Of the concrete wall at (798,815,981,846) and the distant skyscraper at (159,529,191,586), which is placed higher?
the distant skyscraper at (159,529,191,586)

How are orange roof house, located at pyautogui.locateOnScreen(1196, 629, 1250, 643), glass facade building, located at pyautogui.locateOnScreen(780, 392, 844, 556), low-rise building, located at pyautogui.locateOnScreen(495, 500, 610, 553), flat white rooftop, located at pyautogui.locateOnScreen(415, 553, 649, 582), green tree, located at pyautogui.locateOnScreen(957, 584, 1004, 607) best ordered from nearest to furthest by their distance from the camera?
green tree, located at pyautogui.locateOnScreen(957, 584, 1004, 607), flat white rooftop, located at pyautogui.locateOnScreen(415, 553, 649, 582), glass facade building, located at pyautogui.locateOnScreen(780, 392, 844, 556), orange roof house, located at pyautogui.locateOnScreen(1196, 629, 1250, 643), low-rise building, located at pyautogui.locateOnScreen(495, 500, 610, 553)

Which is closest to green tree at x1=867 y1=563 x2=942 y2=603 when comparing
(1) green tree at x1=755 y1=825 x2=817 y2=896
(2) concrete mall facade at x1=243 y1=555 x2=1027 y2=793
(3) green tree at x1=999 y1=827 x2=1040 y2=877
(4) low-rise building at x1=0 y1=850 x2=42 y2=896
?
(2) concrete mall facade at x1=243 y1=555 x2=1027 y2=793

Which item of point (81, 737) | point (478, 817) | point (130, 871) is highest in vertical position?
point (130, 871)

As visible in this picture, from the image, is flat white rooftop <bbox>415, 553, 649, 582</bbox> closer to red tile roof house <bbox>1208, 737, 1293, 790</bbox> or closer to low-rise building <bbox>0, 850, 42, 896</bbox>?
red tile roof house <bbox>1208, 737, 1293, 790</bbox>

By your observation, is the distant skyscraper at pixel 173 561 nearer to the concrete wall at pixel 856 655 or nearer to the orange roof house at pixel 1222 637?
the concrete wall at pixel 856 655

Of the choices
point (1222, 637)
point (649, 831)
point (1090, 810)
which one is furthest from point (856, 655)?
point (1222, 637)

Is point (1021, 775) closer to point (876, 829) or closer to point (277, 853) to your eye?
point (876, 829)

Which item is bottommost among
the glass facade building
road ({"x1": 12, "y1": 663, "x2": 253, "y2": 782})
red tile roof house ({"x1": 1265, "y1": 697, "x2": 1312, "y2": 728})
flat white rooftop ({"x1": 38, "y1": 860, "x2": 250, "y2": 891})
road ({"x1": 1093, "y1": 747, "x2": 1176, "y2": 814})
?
--------------------------------
ЧТО ТРЕБУЕТСЯ
Представьте в виде списка JSON из строк фрагмент данных от самого начала до строки, содержащей «1004, 607), flat», включительно: каждой строке фрагмента соответствует одна строка списка, пустые строки не включаются.

ОТВЕТ
[
  "Of the concrete wall at (798,815,981,846) and the distant skyscraper at (159,529,191,586), which is placed higher?",
  "the distant skyscraper at (159,529,191,586)",
  "How are orange roof house, located at pyautogui.locateOnScreen(1196, 629, 1250, 643), glass facade building, located at pyautogui.locateOnScreen(780, 392, 844, 556), low-rise building, located at pyautogui.locateOnScreen(495, 500, 610, 553), flat white rooftop, located at pyautogui.locateOnScreen(415, 553, 649, 582), green tree, located at pyautogui.locateOnScreen(957, 584, 1004, 607) best ordered from nearest to furthest by their distance from the camera?",
  "green tree, located at pyautogui.locateOnScreen(957, 584, 1004, 607), flat white rooftop, located at pyautogui.locateOnScreen(415, 553, 649, 582), glass facade building, located at pyautogui.locateOnScreen(780, 392, 844, 556), orange roof house, located at pyautogui.locateOnScreen(1196, 629, 1250, 643), low-rise building, located at pyautogui.locateOnScreen(495, 500, 610, 553)"
]